### What is needed:
Transcribe the material below verbatim, omitting the pictures.

+++ Data rows

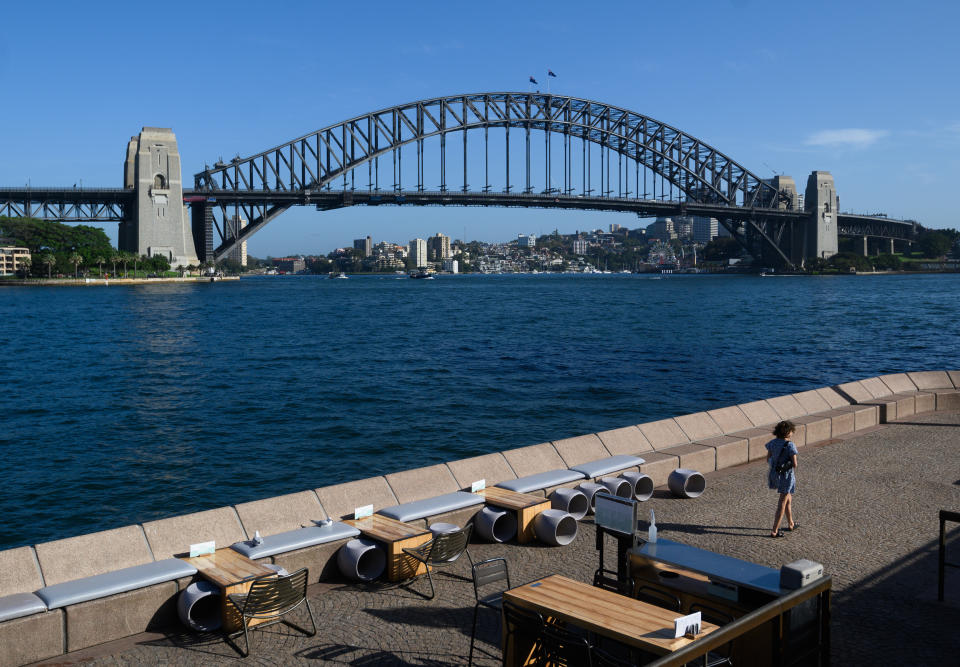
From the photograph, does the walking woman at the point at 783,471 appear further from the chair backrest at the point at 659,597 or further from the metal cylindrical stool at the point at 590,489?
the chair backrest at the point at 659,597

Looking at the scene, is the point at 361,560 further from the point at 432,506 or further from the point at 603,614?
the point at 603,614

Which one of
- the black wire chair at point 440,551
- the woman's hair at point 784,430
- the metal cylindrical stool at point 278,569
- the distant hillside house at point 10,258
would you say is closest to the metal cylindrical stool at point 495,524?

++++++

### Response:
From the photograph, does the walking woman at the point at 783,471 appear further from the chair backrest at the point at 659,597 or further from the metal cylindrical stool at the point at 590,489?
the chair backrest at the point at 659,597

Looking at the scene, is the point at 361,560 further from the point at 432,506 or further from the point at 603,614?
the point at 603,614

Which one of
- the black wire chair at point 440,551
- the woman's hair at point 784,430
- the metal cylindrical stool at point 278,569
- the distant hillside house at point 10,258
would you say is closest to the metal cylindrical stool at point 495,524?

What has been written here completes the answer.